We were starting to reach the point that one reaches when searching google and all you find are your own questions or questions with no answers, but this one was just posted by us :(.
In creating test files and such, Aslak figured out that no matter what, the AslaMac would create a file with composite unicode characters, whether by code, or by touching the file.
Then the epiphany happens.
16:22 <BeepDog> http://stackoverflow.com/questions/9757843/unicode-encoding-for-filesystem-in-mac-os-x-not-correct-in-python 16:22 <BeepDog> oh god, I wonder if it's your filesystem
“Mac OSX uses a special kind of
decomposed UTF-8to store filenames. If you need to read in filenames and write them to a ‘normal’ UTF-8 file, you must normalize them. My understanding of this is that when you pass a name with an accented character like é, it will decompose this into e plus ‘ before saving it to the filesystem (this behavior is defined by the Unicode standard).” All about Python and Unicode (this 404’s now :( )
Good god. The Apple filesystem does things differently than everyone else and doesn’t behave well when you commit the file. It’s like the CR/LF problem only much, much worse.
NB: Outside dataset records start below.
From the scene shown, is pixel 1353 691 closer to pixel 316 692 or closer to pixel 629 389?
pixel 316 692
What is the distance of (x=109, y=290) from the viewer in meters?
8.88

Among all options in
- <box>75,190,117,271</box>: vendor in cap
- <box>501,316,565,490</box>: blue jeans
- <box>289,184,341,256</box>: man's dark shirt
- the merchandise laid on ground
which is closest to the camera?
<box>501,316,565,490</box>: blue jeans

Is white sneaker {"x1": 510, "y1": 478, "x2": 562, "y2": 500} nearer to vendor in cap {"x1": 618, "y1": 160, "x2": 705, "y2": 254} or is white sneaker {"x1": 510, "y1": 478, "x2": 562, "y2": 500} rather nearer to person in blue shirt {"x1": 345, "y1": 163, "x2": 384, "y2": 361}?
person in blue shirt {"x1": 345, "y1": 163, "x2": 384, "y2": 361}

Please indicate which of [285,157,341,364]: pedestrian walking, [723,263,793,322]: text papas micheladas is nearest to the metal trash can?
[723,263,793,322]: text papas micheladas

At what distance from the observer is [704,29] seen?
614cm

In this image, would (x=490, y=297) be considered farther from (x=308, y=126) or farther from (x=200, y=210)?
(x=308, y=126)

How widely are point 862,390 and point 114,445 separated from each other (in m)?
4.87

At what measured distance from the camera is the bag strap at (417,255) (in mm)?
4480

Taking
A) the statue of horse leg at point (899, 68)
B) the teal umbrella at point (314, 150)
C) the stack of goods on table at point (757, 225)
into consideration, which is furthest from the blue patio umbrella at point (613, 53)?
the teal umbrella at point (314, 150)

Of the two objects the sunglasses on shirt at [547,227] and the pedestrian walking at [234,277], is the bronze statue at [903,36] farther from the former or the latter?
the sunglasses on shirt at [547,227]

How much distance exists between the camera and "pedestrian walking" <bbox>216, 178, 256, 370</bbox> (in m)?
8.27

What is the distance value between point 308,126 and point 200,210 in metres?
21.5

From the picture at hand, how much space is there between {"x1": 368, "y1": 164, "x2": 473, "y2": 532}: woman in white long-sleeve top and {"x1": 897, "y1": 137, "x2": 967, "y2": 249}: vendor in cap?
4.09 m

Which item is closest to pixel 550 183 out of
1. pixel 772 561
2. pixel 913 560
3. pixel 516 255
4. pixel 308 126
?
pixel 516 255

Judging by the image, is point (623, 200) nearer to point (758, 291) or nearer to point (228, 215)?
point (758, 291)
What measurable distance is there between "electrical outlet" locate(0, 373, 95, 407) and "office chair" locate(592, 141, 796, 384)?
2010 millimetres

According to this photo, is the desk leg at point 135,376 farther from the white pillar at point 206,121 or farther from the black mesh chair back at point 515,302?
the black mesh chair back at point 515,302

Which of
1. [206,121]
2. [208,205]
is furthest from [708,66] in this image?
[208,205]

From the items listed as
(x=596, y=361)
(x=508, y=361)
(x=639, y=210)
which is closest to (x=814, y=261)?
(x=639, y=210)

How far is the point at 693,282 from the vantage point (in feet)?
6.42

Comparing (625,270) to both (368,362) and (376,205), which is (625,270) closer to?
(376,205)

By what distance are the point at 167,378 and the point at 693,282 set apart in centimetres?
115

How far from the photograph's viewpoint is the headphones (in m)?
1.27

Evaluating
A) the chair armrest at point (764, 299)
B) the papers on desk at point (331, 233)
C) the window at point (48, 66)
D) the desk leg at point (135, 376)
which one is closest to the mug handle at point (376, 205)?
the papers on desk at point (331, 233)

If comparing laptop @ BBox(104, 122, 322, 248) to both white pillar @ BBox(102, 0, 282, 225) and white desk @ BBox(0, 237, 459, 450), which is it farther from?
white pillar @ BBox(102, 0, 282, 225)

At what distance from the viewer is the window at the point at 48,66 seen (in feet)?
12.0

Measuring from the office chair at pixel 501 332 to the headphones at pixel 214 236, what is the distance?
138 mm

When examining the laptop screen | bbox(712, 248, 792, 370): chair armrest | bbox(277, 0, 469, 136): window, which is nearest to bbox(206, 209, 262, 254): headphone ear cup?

Finally java.text.Normalizer to the rescue. We need to always decompose the UTF-8 filenames to the same format as the AslaMac filesystem (and other Macs) will decompose them to anyway. If we don’t, the generated code will not build, on Apple systems and JDK7. Other operating systems (well, we tested Linux, who develops on windows?!?) are perfectly happy reading in this decomposed UTF-8 format, and compile the source code just fine. So a simple solution is to always write out the Normalized UTF-8. As it turns out, this is already being done to the Jython i18n generated code itself, but not to that filename, since Python scripts are done a bit differently than the java classes and end up all in one
One pull request later and the problem is solved, building on both the AslaMac and my Linux box. Basically the result of it all is forcing the decomposed format for UTF-8, since it is part of the standard, on all filesystems, not just the Mac ones.
Moral of the story: “Java: Write once, compile on linux, run anywhere.”